* _The task_
Please put each line of the material below into a numbered list, leaving out the blank lines.

(Raw records)
————————

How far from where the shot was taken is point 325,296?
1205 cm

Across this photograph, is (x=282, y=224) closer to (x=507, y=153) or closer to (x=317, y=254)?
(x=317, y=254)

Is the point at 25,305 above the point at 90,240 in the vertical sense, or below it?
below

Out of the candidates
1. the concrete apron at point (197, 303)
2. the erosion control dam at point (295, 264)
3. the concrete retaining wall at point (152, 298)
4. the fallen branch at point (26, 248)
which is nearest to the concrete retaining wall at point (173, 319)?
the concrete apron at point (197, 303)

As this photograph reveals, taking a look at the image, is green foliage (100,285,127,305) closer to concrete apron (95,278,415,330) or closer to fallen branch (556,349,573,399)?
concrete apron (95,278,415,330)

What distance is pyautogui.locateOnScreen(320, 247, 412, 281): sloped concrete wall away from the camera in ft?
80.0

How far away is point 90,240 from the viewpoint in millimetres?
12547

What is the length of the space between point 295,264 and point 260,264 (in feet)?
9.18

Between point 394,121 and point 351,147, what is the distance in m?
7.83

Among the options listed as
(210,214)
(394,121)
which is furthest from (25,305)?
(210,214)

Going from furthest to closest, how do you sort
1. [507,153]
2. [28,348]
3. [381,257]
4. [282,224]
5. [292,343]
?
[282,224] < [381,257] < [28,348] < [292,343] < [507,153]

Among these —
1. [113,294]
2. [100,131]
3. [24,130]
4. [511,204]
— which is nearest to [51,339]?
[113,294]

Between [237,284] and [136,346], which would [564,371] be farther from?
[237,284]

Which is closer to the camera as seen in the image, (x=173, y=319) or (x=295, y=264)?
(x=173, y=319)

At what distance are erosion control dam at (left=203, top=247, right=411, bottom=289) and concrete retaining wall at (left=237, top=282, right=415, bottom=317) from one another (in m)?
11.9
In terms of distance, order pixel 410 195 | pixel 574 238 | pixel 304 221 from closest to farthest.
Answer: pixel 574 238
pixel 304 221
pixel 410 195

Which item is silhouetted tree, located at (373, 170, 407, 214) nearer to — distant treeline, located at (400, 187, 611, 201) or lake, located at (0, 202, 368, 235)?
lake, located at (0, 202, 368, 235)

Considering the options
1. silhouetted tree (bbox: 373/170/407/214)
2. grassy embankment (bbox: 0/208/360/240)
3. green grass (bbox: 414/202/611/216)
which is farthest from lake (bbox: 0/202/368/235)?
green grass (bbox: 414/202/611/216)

————————

* _Expected answer_
1. How far from where the shot was taken is point 325,296?
2. 1205 cm
3. Across this photograph, is (x=282, y=224) closer to (x=507, y=153) or closer to (x=317, y=254)?
4. (x=317, y=254)
5. Is the point at 25,305 above the point at 90,240 in the vertical sense, or below it?
6. below
7. Out of the candidates
8. 1. the concrete apron at point (197, 303)
9. 2. the erosion control dam at point (295, 264)
10. 3. the concrete retaining wall at point (152, 298)
11. 4. the fallen branch at point (26, 248)
12. which is nearest to the concrete retaining wall at point (173, 319)?
13. the concrete apron at point (197, 303)
14. As this photograph reveals, taking a look at the image, is green foliage (100,285,127,305) closer to concrete apron (95,278,415,330) or closer to fallen branch (556,349,573,399)?
15. concrete apron (95,278,415,330)
16. What distance is pyautogui.locateOnScreen(320, 247, 412, 281): sloped concrete wall away from the camera in ft?
17. 80.0
18. How far away is point 90,240 from the viewpoint in millimetres?
19. 12547
20. What is the length of the space between point 295,264 and point 260,264 (in feet)?
21. 9.18
22. Between point 394,121 and point 351,147, what is the distance in m?
23. 7.83
24. Among the options listed as
25. (210,214)
26. (394,121)
27. which is furthest from (25,305)?
28. (210,214)
29. Going from furthest to closest, how do you sort
30. 1. [507,153]
31. 2. [28,348]
32. 3. [381,257]
33. 4. [282,224]
34. 5. [292,343]
35. ?
36. [282,224] < [381,257] < [28,348] < [292,343] < [507,153]
37. Among these —
38. 1. [113,294]
39. 2. [100,131]
40. 3. [24,130]
41. 4. [511,204]
42. — which is nearest to [51,339]?
43. [113,294]
44. Between [237,284] and [136,346], which would [564,371] be farther from?
45. [237,284]
46. Which is closer to the camera as seen in the image, (x=173, y=319) or (x=295, y=264)?
47. (x=173, y=319)
48. At what distance are erosion control dam at (left=203, top=247, right=411, bottom=289) and concrete retaining wall at (left=237, top=282, right=415, bottom=317) from one another (in m)?
49. 11.9
50. In terms of distance, order pixel 410 195 | pixel 574 238 | pixel 304 221 from closest to farthest.
51. Answer: pixel 574 238
52. pixel 304 221
53. pixel 410 195
54. Which item is silhouetted tree, located at (373, 170, 407, 214) nearer to — distant treeline, located at (400, 187, 611, 201) or lake, located at (0, 202, 368, 235)?
55. lake, located at (0, 202, 368, 235)
56. Considering the options
57. 1. silhouetted tree (bbox: 373/170/407/214)
58. 2. grassy embankment (bbox: 0/208/360/240)
59. 3. green grass (bbox: 414/202/611/216)
60. which is farthest from lake (bbox: 0/202/368/235)?
61. green grass (bbox: 414/202/611/216)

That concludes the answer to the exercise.